The growth is surprising, according to a report from a consultant hired by the district to track and project enrollment.
In October 2014, there were 401 more students in the district than the previous year.
It was the biggest increase in all of Snohomish County. Added together, there were only 85 more students in the county’s 14 school districts.
Everett’s disproportionate gain, mostly in the south part of the district, is adding new urgency to plans for the coming school year.
There is now a proposal to shift school boundaries, to move between 125-150 students from overcrowded Woodside Elementary to less-overcrowded Silver Lake Elementary.
Woodside’s October enrollment was 800 students, well more than the 564 students the school was built for.
“It doesn’t make the pain of growth go away, but it provides a more equitable distribution of pain,” said Mike Gunn, the district’s executive director of facilities and operations.
The boundary adjustment area encompasses a narrow strip of relatively new multi-family housing along Highway 527, near Murphy’s Corner in Mill Creek.
Increasing enrollment over the next 10 years also is informing the district and school board’s discussion of a potential capital bond issue for next year.
In 2014, voters twice narrowly rejected a $259 million capital bond issue which would have paid for two new schools and more classrooms in the district, plus major upgrades to North Middle School.
The bond failures have been attributed to a combination of a weak economy and lingering distrust over the school district’s decision to build a new $28.3 million administration building.
School board vice president Ted Wenta pointed out that while the district still has capital needs, putting a new bond on the ballot hasn’t been decided.
“A lot will depend on what happens at the state level,” Wenta said.
It is not known, however, how much money the Legislature will give to public schools from Initiative 1351, which mandates reduced class sizes, or from the Supreme Court’s McCleary decision, which requires the state to fully fund special education.
Until that’s resolved, “it’s kind of hard to make an informed decision” about a bond, Wenta said.
What is not in doubt is that the Everett school district is expected to see even more growth, especially in the south.
The Jan. 12 report by William L. Kendrick of Educational Data Solutions projects more than 4,000 housing units will be developed in the district by 2020, and that the total student population will rise to as many as 22,516 in 2024 from 19,221 this year.
The highest number the consultant projected for the current year was 19,146, still 279 fewer students than who actually showed up at school.
The state’s projection for this year was even lower, at 18,942.
The short-term solution to crowding has been to buy portable classrooms.

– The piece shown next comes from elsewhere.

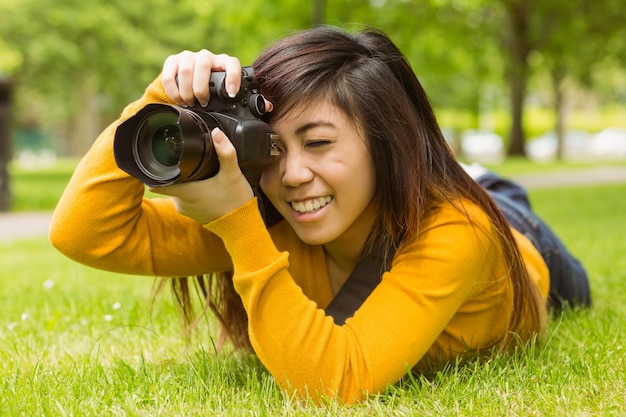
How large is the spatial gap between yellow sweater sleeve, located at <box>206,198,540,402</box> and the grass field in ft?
Answer: 0.27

The district has 84 of them this year, 12 of them at Woodside, and recently the school board approved the purchase of 16 more for the 2015-2016 school year.
Part of the reason for the planned boundary adjustment is to take the pressure off Woodside, because the latest projections have the school’s population rising to 881 by 2024, the biggest increase of all the district’s elementary schools.

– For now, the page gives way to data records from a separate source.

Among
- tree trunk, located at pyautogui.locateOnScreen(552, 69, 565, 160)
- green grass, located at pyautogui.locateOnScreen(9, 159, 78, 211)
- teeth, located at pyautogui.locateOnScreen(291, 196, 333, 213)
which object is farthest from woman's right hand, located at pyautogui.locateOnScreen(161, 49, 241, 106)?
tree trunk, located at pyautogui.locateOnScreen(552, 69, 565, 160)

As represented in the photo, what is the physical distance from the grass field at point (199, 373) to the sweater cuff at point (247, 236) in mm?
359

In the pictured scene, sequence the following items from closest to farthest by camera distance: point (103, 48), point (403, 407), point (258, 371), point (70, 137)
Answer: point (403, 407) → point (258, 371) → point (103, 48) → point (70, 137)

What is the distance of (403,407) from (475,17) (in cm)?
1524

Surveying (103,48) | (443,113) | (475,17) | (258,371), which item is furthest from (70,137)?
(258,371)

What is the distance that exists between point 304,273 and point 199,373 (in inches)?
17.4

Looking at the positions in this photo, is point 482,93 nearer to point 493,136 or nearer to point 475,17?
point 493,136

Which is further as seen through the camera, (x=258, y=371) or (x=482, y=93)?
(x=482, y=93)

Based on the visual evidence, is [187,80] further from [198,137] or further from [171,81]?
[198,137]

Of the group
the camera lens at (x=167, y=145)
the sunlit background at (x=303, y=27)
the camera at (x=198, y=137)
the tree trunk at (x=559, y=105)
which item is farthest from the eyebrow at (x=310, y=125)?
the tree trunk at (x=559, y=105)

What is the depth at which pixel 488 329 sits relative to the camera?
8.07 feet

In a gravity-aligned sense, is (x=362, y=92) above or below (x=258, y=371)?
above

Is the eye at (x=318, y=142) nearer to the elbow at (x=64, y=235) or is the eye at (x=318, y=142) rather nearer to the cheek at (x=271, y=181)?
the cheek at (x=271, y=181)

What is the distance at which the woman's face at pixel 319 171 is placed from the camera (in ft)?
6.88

Silver Lake is also over capacity, however, and its October headcount of 528 is expected to increase to 575 by 2024, even before adding in those students from Woodside.
Gunn said the district’s recent surge in growth may more likely be the result of a rebound from the recent housing bust, which caused enrollment to drop or not grow as quickly.

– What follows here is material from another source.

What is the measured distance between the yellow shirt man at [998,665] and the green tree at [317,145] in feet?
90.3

Another reason is an overall demographic shift as the grandchildren of the Baby Boom generation enter school ages. A lot of those children moved into the Everett school district in recent years.
“We’re getting more kindergarten enrollment than the birthrate would have predicted,” Gunn said.
Board president Pam LeSesne said her primary concern is that expected growth in the district doesn’t disproportionately affect the education of kids in overcrowded schools.
LeSesne, who grew up attending crowded schools in the Los Angeles Unified School District, said overcrowding “changes the whole dynamic of your education.”
“I don’t know of any parent who would automatically choose to put their child into a school that is overcrowded,” she said.